Гелий догнал Матвея, свернувшего к плотине, и сначала увидел замшелые керамические желоба, а затем деревянное колесо с ковшами, краем погруженное в запруду. Другое колесо, вернее, круг был укреплен на земле, и между ними протянуты широкие брезентовые ремни. Можно было догадаться, что это механизация для полива огорода, и Гелий удержал себя от расспросов. Матвей впряг ослика в деревянное дышло, торчащее из круга, пригладил ему челку, хлопнул ладонью по упругому крупу, сказал негромко, по-приятельски:
— Пошел, Федя.
Да, и удивляться не надо, осел — Федя, иначе его и не назовешь, и зашагал он, мотнув подстриженной гривкой, как сделал бы любой деревенский Федя, и глазом, большим лиловым, умно мигнул хозяину: мол, понимаю, эту работу за нас никто не сделает; и покосился на худого неуклюжего чужого человека, спросив: чего ему-то тут надо? — а пройдя круг, слегка толкнул крепким лбом этого человека, чтобы не стоял бестолково на пути; и вроде бы улыбнулся хозяину, ощерив широкие желтые зубы, когда задвигались ковши, набрав воду и гулко выплеснув ее в желоба.
Матвей ухмылкой похвалил Федю, понаблюдал за колесной машиной — одно колесо вращал осел, другое разумно черпало воду, — взял свою лопату и только сейчас, кажется, вспомнил о госте-помощнике; посмотрел на него ничуть не ласковее, чем на Федю, вежливо предложил:
— Желаете со мной? Канавки поделаем. С этим-т, — он указал в сторону колес, осла, — сам-т справится.
Едва приметной тропой продрались через высокий, жесткий, ядовито-запашистый бурьян, вышли к обширному картофельному огороду, по краю уже залитому бегущей из желобов водой.
— Значит, — пояснил старейшина Матвей, — будем проделывать канавки, чтоб в каждую борозду попала вода.
— И картошку приходится поливать? — сочувственно осведомился Гелий.
— Мы называем-т — заливать. Три раза в лето надо-т залить, чтоб ажно вода стояла, не то выгорит.

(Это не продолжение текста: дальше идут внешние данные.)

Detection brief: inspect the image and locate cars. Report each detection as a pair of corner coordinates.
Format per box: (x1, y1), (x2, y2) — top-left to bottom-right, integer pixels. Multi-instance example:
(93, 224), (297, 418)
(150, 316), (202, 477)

Такой-т наш климат. Берите рядок и пропускайте, направляйте водицу до самого краю.
Гелий заметил, что он, живший дома по часам и минутам, здесь как бы потерял время, да и часы шли очень приблизительно: их общий транзисторный приемник давно молчал, истратив батареи, определять время по солнцу биологи не умели. Потерявшим дни очень ли нужны часы? И все-таки Гелий глянул на золотой «Poljot» с гравировкой, подаренный ему к тридцатилетию отцом и матерью. «Любимому сыну… от счастливых родителей…» Прошло не более часа, как начал он проделывать лопатой канавки, но спина уже болела, руки отяжелели. Приходилось долбить, а не проделывать: комья окаменелой земли запруживали воду, медленно размокали; начнешь разбивать их — грязные брызги на одежду, в лицо. И старейшина Матвей все дальше уходит, рядков на десять обогнал; присмотришься — едва пошевеливает лопатой да кивает белой головой. Привычка, выносливость… Оказывается, спортивная тренировка не делает человека сильным — так, для формы, для бодрости только. Гелий почувствовал это, когда они заблудились, стали голодать. Теперь же осознал: физкультуру и спорт изобрела цивилизация взамен физического труда. Можешь кидать штангу, играть гантелями, а возьмешь в руки лопату, лом, кирку — и через час считай себя инвалидом.